Apple became the first American company to surpass $700 billion in market capitalization earlier this week. But apparently that wasn’t enough. The next day, famed activist investor Carl Icahn issued a letter to his Twitter followers arguing the iPhone maker should actually be trading $90 higher than it is, at a price that would value Apple at more than $1.2 trillion. For that reason, he wrote, Apple should give investors their due by repurchasing more of its own shares.
Icahn’s bullish letter is characteristically blunt. On paper, the numbers support an Apple worth more than its current $126 share price. But is Icahn’s headline-ready pronouncement reasonable in reality?
“I think his gross expectation is too high,” says Andy Hargreaves, a senior research analyst at Pacific Crest Securities. “The practical reality is that to trade at a trillion dollars you have to find another $300 billion. That’s a lot of money.”
Icahn doesn’t waste too much ink on iPhone sales or future product lines. He focuses instead on pure numbers. Predictions of Apple’s 2015 earnings per share fall far short, Icahn argues, partly due to the way analysts compute Apple’s effective tax rate. What’s more, Apple is trading at a discount given its price-to-earnings ratio relative to that of the market. Few disagree with this point, but Icahn feels Apple should be trading significantly higher than others project, given its earnings.
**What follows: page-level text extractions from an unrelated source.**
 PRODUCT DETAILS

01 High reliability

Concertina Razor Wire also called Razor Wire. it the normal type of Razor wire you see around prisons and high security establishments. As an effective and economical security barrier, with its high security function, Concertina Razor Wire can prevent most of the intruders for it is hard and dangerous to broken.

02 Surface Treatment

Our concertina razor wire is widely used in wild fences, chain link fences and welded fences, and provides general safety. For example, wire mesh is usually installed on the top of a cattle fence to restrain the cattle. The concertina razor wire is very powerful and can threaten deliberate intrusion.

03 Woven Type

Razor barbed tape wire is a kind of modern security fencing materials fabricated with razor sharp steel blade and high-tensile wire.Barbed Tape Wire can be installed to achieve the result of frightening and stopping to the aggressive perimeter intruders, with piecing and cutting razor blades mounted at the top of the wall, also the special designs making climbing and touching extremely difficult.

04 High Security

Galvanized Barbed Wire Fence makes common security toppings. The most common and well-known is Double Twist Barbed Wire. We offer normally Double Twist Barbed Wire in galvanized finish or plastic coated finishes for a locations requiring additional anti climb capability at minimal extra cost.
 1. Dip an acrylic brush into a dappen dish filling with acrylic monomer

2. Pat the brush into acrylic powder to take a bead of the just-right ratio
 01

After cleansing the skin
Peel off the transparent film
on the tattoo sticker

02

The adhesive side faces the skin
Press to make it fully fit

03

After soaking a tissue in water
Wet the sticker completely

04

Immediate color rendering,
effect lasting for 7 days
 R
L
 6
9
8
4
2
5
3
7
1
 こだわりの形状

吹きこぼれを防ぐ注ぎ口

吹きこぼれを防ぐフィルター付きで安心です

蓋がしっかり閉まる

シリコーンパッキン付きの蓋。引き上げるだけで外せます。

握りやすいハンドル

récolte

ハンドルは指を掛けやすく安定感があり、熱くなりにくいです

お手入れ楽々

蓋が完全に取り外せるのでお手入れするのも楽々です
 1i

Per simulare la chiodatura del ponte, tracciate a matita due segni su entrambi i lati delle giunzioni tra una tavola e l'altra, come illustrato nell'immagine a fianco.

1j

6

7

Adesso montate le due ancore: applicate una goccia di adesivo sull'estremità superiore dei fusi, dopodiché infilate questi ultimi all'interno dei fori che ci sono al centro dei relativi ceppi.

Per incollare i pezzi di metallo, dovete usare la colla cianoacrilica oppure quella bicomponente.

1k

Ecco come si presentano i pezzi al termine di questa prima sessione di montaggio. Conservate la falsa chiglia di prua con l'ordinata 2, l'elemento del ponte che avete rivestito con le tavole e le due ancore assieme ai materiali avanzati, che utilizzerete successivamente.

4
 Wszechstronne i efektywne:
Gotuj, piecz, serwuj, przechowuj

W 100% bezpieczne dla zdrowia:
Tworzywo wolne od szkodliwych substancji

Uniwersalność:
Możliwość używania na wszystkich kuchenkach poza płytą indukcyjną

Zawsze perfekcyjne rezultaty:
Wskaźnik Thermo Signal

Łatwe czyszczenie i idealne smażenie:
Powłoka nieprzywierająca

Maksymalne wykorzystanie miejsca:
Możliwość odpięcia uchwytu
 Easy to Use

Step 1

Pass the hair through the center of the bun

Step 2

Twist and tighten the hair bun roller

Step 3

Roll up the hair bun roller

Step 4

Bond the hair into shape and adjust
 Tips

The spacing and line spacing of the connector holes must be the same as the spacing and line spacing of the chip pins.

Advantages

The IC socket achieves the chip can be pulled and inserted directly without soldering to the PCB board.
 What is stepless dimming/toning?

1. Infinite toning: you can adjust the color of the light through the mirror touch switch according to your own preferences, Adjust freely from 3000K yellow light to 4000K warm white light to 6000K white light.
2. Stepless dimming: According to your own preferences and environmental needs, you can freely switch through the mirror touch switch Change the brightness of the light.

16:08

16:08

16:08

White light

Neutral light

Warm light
But these arguments may not account for real-world sales projections. “Icahn’s expectation for continued iPhone growth is aggressive,” Hargreaves says. “Especially to get to the targets he’s looking for.”
Analysts like Morningstar’s Brian Colello have expressed tempered outlooks for Apple’s unproven new products, such as credit card alternative Apple Pay and the forthcoming Apple Watch. Moreover, as Colello pointed out in October, investors may run the risk of double-counting sales: customers who otherwise might have bought a new iPad could opt for the large-screen iPhone 6.
Given these doubts, it's unclear whether Apple's future sales could warrant another half-trillion in its market capitalization. "That's a lot of money," Hargreaves says.
Of course, Icahn isn’t simply wishing the price up – the former corporate raider has long pushed Apple to boost its share price through stock buybacks. Apple already has lavished more than $100 billion on shareholders through a reward program initiated in 2012, including $73 billion in buybacks. Last April, the company announced it was expanding its buyback program by 50 percent. But Icahn thinks Apple could go further.
Companies flush with cash often repurchase shares of their own stock in an effort to boost demand, and thus share price. Short-term gains often result, potentially due to reduced supply. But as Jeffrey Snider of Alhambra Investment Partners argues, “We don’t know exactly what causes the outperformance.” Part of the gain, he says, might lie in a simple fact: “Investors seem to have a preference for companies with repurchase programs.” Apple is no outlier here.
Snider says few in the investment field are willing to criticize buybacks, and for Apple specifically, he thinks the repurchase program makes sense: “What else are they going to do with the cash?” Some have estimated that between 5 percent and 10 percent of Apple’s price gain in recent years stems from buybacks. But Snider questions whether stock buybacks are the best use of resources in the long run. “Companies buy back shares rather than investing in the growth of their businesses,” he says. “I think that’s a waste.”
Then there's the issue of actually buying the stock. Projections such as Icahn’s create the impression that oceans of cash are sloshing around Apple’s Cupertino, California, headquarters, but the reality is more complicated. Apple’s cash reserves are indeed colossal – in its latest SEC filing the company reported $178 billion in cash. The catch is that $158 billion, or 89 percent, is overseas.
“All the cash is offshore,” Hargreaves says. “To bring it back you have to pay the taxes.” Apple keeps the cash in foreign accounts to avoid paying a repatriation tax, but it can borrow cheaply against its far-flung reserves. “If you’re not going to pay the taxes, you have to borrow against it. There’s a little transactional cost there.”
That explains why, despite its overflowing coffers, Apple has to go into debt to orchestrate stock buybacks. Its most recent such bond deal amounted to $5 billion.
Regardless of whether one agrees with Icahn’s prescription, most analysts share his rosy outlook. “It’s not totally insane to argue that a business growing that fast should trade proportionally to market,” Hargreaves says. “It’s a fantastic business.”
In the end, as some observers have noted, Icahn’s missive might amount to simple promotion. Sure enough, Apple rose 1.2 percent by midday Thursday, evidencing the so-called Icahn Lift in action. With $6.5 billion of Apple stock in his portfolio, that little one-day bump earned Icahn around $80 million.